To the young Cheryl Diamond, life felt like one big adventure, whether she was hurtling down the Himalayas in a rickety car or mingling with underworld fixers. Her family appeared to be an unbreakable gang of five. One day they were in Australia, the next South Africa, the pattern repeating as they crossed continents, changed identities, and erased their pasts. What Diamond didn’t yet know was that she was born into a family of outlaws fleeing from the highest international law enforcement agencies, a family with secrets that would eventually catch up to all of them.
By the time she was in her teens, Diamond had lived dozens of lives and lies. She had been a practicing Sikh and had also celebrated a bat mitzvah, both while training to be a near-Olympic-level athlete.
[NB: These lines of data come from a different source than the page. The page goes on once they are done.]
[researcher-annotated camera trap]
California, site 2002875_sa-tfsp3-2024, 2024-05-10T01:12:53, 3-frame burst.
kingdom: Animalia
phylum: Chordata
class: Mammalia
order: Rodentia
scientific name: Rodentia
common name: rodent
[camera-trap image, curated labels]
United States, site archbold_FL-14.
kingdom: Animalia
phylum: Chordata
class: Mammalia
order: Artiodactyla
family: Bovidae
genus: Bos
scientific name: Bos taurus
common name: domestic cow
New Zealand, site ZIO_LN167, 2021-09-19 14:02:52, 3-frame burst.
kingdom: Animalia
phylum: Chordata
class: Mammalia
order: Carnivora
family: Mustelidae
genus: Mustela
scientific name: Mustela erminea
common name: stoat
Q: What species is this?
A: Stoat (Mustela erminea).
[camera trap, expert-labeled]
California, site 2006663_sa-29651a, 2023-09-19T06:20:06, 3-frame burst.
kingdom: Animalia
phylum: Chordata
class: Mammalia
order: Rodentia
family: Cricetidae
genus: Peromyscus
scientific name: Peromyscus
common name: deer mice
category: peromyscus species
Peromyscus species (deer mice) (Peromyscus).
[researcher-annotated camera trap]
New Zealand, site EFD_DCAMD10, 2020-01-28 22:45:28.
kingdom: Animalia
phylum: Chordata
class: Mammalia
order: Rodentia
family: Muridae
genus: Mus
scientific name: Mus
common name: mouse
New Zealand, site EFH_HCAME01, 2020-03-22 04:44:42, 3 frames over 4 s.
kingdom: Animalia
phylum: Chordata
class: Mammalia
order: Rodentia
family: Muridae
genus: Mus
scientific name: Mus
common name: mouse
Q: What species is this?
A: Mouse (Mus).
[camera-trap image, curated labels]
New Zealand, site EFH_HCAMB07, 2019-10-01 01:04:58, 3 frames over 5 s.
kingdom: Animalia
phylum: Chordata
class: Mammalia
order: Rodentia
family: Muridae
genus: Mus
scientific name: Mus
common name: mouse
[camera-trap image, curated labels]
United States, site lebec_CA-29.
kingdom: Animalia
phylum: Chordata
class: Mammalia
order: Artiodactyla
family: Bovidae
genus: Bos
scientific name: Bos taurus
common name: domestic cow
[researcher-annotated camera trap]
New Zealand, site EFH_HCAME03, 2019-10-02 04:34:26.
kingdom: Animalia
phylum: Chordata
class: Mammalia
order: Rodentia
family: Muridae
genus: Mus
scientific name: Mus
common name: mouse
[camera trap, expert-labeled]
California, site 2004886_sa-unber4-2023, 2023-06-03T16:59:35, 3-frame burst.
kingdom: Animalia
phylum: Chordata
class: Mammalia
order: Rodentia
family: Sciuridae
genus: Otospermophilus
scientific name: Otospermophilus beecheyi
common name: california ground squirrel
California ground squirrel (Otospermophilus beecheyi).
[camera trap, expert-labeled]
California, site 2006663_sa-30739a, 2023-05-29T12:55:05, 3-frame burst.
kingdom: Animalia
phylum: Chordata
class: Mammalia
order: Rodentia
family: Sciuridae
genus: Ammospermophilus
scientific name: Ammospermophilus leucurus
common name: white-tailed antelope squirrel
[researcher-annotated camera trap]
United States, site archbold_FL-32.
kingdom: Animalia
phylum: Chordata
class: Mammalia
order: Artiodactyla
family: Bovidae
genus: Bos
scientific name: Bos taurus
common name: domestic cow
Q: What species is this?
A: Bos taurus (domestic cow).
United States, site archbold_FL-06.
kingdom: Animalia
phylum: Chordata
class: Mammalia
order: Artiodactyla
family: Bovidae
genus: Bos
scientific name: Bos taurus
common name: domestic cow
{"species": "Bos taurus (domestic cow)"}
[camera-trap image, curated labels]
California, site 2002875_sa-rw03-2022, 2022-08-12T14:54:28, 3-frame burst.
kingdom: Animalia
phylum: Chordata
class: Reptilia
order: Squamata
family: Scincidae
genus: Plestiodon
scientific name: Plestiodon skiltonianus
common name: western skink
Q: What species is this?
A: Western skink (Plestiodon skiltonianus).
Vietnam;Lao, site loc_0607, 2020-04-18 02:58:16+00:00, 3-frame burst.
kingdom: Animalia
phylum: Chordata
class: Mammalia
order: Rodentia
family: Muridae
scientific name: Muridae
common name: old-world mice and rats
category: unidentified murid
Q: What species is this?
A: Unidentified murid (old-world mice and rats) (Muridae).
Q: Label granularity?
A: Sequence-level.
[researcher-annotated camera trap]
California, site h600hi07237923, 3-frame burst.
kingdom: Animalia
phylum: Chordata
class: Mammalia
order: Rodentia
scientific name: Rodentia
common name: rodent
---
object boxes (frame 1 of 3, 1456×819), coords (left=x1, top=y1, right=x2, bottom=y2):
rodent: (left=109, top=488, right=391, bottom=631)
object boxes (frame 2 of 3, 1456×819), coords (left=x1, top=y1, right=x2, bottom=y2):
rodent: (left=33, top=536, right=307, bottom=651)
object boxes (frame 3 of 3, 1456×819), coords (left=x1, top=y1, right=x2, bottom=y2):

But as she grew older, love and trust turned to fear and violence, and her family – the only people she had in the world – began to unravel. She started to realise that her life itself might be a big con, and the people she loved, the most dangerous of all. With no way out and her identity burned so often that she had no proof she even existed, all that was left was a girl from nowhere.
Surviving would require her to escape, and to do so Diamond would have to unlearn all the rules she grew up with. Like The Glass Castle meets Catch Me If You Can, Nowhere Girl is an impossible-to-believe true story of self-discovery and triumph.